Asimo illustrates why frustration plagues observers of the robotics industry. Honda spent tens of millions to build the Asimo prototypes, but it won’t say anything more about their long-term potential than that one day such robots will be “a useful benefit to the human race.” In other words: tell your great-grandchild to get ready for a robot friend!

But hold on. Over the past few years, robots have infiltrated our ranks, robots that look nothing like the luminescent-eyed androids of science-fiction lore. They can’t emulate the human brain’s boundless flexibility, but they do take advantage of the latest innovations in computing power, sensors and artificial intelligences, and can do one or two things well. Today robots work in homes, hospitals and in dirty, dangerous environments like tunnels under New York City streets. Perhaps most significantly, they populate military bases around the world, where the next generation of unmanned aerial and ground vehicles are currently being battle-tested. In an industry that has risen and collapsed several times since the early ’80s, there is at last optimism that the Age of Robots might finally have arrived. “For the first time, lots of ordinary people are actually using robots,” says Rodney Brooks, chief of the MIT Artificial Intelligence Lab.

“Elvis” might very well be the king of the new age. It’s one of 100 HelpMate robotic couriers, made by the San Diego-based Pyxis, for the nation’s hospitals. It weighs 600 pounds, looks like a five-foot-tall cabinet on wheels and toils beneath the University of California, San Francisco, hospital, ferrying blood samples and medicine throughout the building. Once directed to a location, Elvis can chug down the hallway, wirelessly beckon the elevator and easily avoid other people and obstacles in its path.

Elvis is among an increasing number of robots being created to meet the needs of the health-care industry. Today there are five workers for every senior citizen. By 2020, the ratio will decrease to 3 to 1 (and in Japan, 2 to 1). Robotics firms are trying to stem the coming shortage of caregivers with products like Mitsubishi Heavy Industries’ Wakamaru, due out early next year. It’s a three-foot-tall, yellow-faced robot with beady black eyes, designed to serve as a home caretaker for the elderly. It can talk, hug and send e-mail to the owner’s relatives if something seems wrong. But there will be a whopping $10,000 price tag.

Robots are invading messier territory, too. The torpedo-shaped Wisor is due to begin crawling through New York City’s leaky steam pipes to weld cracks later this year. Wisor finds, cleans and fixes the holes in the pipes, and has five cameras to help it navigate the dangerous twists and turns. It’s made by the same firm, Honeybee Robotics, that’s building tools to help the new Mars Rovers–which launch this spring–grind through Martian rock.

The U.S. military is also pushing the robotics envelope in the wake of its success with the remote-controlled Predator surveillance drone in Afghanistan. In its latest budget, the Army said it plans to spend $1.14 billion between 2004 and 2009 researching unmanned vehicles such as Boeing’s X-45, a tailless, stealthy plane designed to attack –enemy air defenses from 40,000 feet in the sky.

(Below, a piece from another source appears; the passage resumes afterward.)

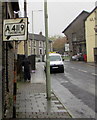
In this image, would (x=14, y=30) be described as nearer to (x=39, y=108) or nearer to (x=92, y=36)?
(x=39, y=108)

In tests this month at Edwards Air Force Base in California, the aircraft took off, opened and closed its bay doors and landed–all by itself. “There were, of course, some very nervous people there watching it,” says Anthony Tether, head of the military’s research arm, DARPA.

All this skirts the really important question: when will robots bring us our beer? Five years ago Carnegie Mellon robotics guru Hans Moravec predicted that multifunction household robots would be here by 2003. “It always takes a little longer than you think, doesn’t it?” he now says. But there have been some successes–particularly in the realm of utility bots that mirror Elvis, the X-45 and Wisor in their single-mindedness. The Roomba, a simple, disc-shaped $200 robot vacuum that moves in an ever-widening spiral, has sold four times more than all the home robots that preceded it, according to its maker, Boston-based iRobot. “No one had crossed the threshold, the magical line that says, ‘This works’,” says CEO Colin Angle, who thinks the device will unleash a flood of specialized home-helpers.

But the Japanese are still trying to shoot the moon with multipurpose robots that can be true companions. Sony, whose successful Aibo toy dog invigorated the home robotics field in 1999, is currently working on a humanoid entertainment robot, SDR-4X, that will sing, dance and allow hobbyists to customize its moves. Sony believes robotics will be bigger than the computer industry in 30 years, and may constitute the conglomerate’s greatest revenue source.

Is that just more robotics hype? Maybe. But it could be proof that the robots are finally among us to stay. Just squint your eyes, lower your expectations and soon you’ll be seeing them everywhere.